%%

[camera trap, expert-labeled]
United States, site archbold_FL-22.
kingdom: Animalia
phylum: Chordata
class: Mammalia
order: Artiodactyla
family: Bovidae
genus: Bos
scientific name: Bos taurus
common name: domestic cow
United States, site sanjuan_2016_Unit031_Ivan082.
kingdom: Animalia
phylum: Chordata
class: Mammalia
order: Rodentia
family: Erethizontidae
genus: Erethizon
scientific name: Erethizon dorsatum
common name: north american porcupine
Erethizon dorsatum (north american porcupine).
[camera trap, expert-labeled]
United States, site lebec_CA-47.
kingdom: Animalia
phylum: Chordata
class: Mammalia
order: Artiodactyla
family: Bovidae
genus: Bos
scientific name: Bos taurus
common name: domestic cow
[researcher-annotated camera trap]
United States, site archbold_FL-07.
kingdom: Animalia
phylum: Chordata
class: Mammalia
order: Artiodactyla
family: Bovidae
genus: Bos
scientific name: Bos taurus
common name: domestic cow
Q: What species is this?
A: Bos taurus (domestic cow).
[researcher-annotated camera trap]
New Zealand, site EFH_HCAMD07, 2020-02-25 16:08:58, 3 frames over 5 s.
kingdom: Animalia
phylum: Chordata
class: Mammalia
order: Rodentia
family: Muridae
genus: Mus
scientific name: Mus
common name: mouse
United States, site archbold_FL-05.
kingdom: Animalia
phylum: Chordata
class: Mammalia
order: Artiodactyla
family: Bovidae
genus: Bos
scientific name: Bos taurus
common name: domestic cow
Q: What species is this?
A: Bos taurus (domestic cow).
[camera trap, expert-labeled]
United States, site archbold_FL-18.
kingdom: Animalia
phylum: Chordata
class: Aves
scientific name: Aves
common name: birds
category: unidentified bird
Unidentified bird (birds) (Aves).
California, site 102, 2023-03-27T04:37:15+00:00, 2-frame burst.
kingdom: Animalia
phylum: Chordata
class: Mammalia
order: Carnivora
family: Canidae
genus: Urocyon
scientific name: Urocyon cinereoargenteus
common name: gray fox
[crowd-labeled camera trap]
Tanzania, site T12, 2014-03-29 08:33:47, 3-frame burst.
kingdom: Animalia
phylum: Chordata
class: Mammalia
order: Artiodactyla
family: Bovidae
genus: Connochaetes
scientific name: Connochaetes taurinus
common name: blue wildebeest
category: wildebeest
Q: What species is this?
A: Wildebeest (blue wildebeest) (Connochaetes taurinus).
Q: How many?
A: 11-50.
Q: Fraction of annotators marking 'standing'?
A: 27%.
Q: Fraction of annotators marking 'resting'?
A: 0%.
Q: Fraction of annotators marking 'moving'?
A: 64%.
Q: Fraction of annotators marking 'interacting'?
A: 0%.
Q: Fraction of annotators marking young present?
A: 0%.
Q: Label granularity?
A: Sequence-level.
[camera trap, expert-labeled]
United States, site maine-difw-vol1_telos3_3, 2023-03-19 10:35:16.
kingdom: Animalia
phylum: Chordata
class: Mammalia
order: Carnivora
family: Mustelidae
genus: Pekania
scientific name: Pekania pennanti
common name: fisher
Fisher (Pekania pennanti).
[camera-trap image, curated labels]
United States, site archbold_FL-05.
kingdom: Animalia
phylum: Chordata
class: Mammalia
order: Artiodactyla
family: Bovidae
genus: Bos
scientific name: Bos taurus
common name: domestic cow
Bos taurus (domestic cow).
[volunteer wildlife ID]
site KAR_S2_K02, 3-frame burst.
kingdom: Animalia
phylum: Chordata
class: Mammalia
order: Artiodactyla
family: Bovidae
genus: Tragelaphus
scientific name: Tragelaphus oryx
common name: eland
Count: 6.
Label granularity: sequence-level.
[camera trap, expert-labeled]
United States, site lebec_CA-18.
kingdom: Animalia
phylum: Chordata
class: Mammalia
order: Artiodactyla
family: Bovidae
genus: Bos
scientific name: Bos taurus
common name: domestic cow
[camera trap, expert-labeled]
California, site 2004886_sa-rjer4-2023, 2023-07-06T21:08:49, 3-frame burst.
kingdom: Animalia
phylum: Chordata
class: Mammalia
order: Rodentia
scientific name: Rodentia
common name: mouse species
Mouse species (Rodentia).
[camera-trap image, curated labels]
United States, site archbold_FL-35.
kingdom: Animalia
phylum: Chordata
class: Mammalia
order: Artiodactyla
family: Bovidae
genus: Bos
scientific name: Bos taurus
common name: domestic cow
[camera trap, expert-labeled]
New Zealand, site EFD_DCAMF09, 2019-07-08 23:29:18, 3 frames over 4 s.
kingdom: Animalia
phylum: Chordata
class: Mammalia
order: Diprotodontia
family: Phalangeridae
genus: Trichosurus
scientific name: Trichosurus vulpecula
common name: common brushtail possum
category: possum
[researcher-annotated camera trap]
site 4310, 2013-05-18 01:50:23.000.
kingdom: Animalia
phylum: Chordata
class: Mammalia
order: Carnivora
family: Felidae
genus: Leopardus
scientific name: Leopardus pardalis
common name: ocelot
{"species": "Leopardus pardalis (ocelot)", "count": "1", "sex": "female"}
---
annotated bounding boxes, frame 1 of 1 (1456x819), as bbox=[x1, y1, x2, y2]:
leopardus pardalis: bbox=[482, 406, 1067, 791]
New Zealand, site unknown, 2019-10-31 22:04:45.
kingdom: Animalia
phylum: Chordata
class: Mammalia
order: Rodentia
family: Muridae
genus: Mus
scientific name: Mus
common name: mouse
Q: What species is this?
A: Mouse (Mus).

%%

- **WORK INSTRUCTIONS**: Every line in the records has to be written out again exactly.

- **ANSWER SPACE**:
[camera trap, expert-labeled]
United States, site archbold_FL-22.
kingdom: Animalia
phylum: Chordata
class: Mammalia
order: Artiodactyla
family: Bovidae
genus: Bos
scientific name: Bos taurus
common name: domestic cow
United States, site sanjuan_2016_Unit031_Ivan082.
kingdom: Animalia
phylum: Chordata
class: Mammalia
order: Rodentia
family: Erethizontidae
genus: Erethizon
scientific name: Erethizon dorsatum
common name: north american porcupine
Erethizon dorsatum (north american porcupine).
[camera trap, expert-labeled]
United States, site lebec_CA-47.
kingdom: Animalia
phylum: Chordata
class: Mammalia
order: Artiodactyla
family: Bovidae
genus: Bos
scientific name: Bos taurus
common name: domestic cow
[researcher-annotated camera trap]
United States, site archbold_FL-07.
kingdom: Animalia
phylum: Chordata
class: Mammalia
order: Artiodactyla
family: Bovidae
genus: Bos
scientific name: Bos taurus
common name: domestic cow
Q: What species is this?
A: Bos taurus (domestic cow).
[researcher-annotated camera trap]
New Zealand, site EFH_HCAMD07, 2020-02-25 16:08:58, 3 frames over 5 s.
kingdom: Animalia
phylum: Chordata
class: Mammalia
order: Rodentia
family: Muridae
genus: Mus
scientific name: Mus
common name: mouse
United States, site archbold_FL-05.
kingdom: Animalia
phylum: Chordata
class: Mammalia
order: Artiodactyla
family: Bovidae
genus: Bos
scientific name: Bos taurus
common name: domestic cow
Q: What species is this?
A: Bos taurus (domestic cow).
[camera trap, expert-labeled]
United States, site archbold_FL-18.
kingdom: Animalia
phylum: Chordata
class: Aves
scientific name: Aves
common name: birds
category: unidentified bird
Unidentified bird (birds) (Aves).
California, site 102, 2023-03-27T04:37:15+00:00, 2-frame burst.
kingdom: Animalia
phylum: Chordata
class: Mammalia
order: Carnivora
family: Canidae
genus: Urocyon
scientific name: Urocyon cinereoargenteus
common name: gray fox
[crowd-labeled camera trap]
Tanzania, site T12, 2014-03-29 08:33:47, 3-frame burst.
kingdom: Animalia
phylum: Chordata
class: Mammalia
order: Artiodactyla
family: Bovidae
genus: Connochaetes
scientific name: Connochaetes taurinus
common name: blue wildebeest
category: wildebeest
Q: What species is this?
A: Wildebeest (blue wildebeest) (Connochaetes taurinus).
Q: How many?
A: 11-50.
Q: Fraction of annotators marking 'standing'?
A: 27%.
Q: Fraction of annotators marking 'resting'?
A: 0%.
Q: Fraction of annotators marking 'moving'?
A: 64%.
Q: Fraction of annotators marking 'interacting'?
A: 0%.
Q: Fraction of annotators marking young present?
A: 0%.
Q: Label granularity?
A: Sequence-level.
[camera trap, expert-labeled]
United States, site maine-difw-vol1_telos3_3, 2023-03-19 10:35:16.
kingdom: Animalia
phylum: Chordata
class: Mammalia
order: Carnivora
family: Mustelidae
genus: Pekania
scientific name: Pekania pennanti
common name: fisher
Fisher (Pekania pennanti).
[camera-trap image, curated labels]
United States, site archbold_FL-05.
kingdom: Animalia
phylum: Chordata
class: Mammalia
order: Artiodactyla
family: Bovidae
genus: Bos
scientific name: Bos taurus
common name: domestic cow
Bos taurus (domestic cow).
[volunteer wildlife ID]
site KAR_S2_K02, 3-frame burst.
kingdom: Animalia
phylum: Chordata
class: Mammalia
order: Artiodactyla
family: Bovidae
genus: Tragelaphus
scientific name: Tragelaphus oryx
common name: eland
Count: 6.
Label granularity: sequence-level.
[camera trap, expert-labeled]
United States, site lebec_CA-18.
kingdom: Animalia
phylum: Chordata
class: Mammalia
order: Artiodactyla
family: Bovidae
genus: Bos
scientific name: Bos taurus
common name: domestic cow
[camera trap, expert-labeled]
California, site 2004886_sa-rjer4-2023, 2023-07-06T21:08:49, 3-frame burst.
kingdom: Animalia
phylum: Chordata
class: Mammalia
order: Rodentia
scientific name: Rodentia
common name: mouse species
Mouse species (Rodentia).
[camera-trap image, curated labels]
United States, site archbold_FL-35.
kingdom: Animalia
phylum: Chordata
class: Mammalia
order: Artiodactyla
family: Bovidae
genus: Bos
scientific name: Bos taurus
common name: domestic cow
[camera trap, expert-labeled]
New Zealand, site EFD_DCAMF09, 2019-07-08 23:29:18, 3 frames over 4 s.
kingdom: Animalia
phylum: Chordata
class: Mammalia
order: Diprotodontia
family: Phalangeridae
genus: Trichosurus
scientific name: Trichosurus vulpecula
common name: common brushtail possum
category: possum
[researcher-annotated camera trap]
site 4310, 2013-05-18 01:50:23.000.
kingdom: Animalia
phylum: Chordata
class: Mammalia
order: Carnivora
family: Felidae
genus: Leopardus
scientific name: Leopardus pardalis
common name: ocelot
{"species": "Leopardus pardalis (ocelot)", "count": "1", "sex": "female"}
---
annotated bounding boxes, frame 1 of 1 (1456x819), as bbox=[x1, y1, x2, y2]:
leopardus pardalis: bbox=[482, 406, 1067, 791]
New Zealand, site unknown, 2019-10-31 22:04:45.
kingdom: Animalia
phylum: Chordata
class: Mammalia
order: Rodentia
family: Muridae
genus: Mus
scientific name: Mus
common name: mouse
Q: What species is this?
A: Mouse (Mus).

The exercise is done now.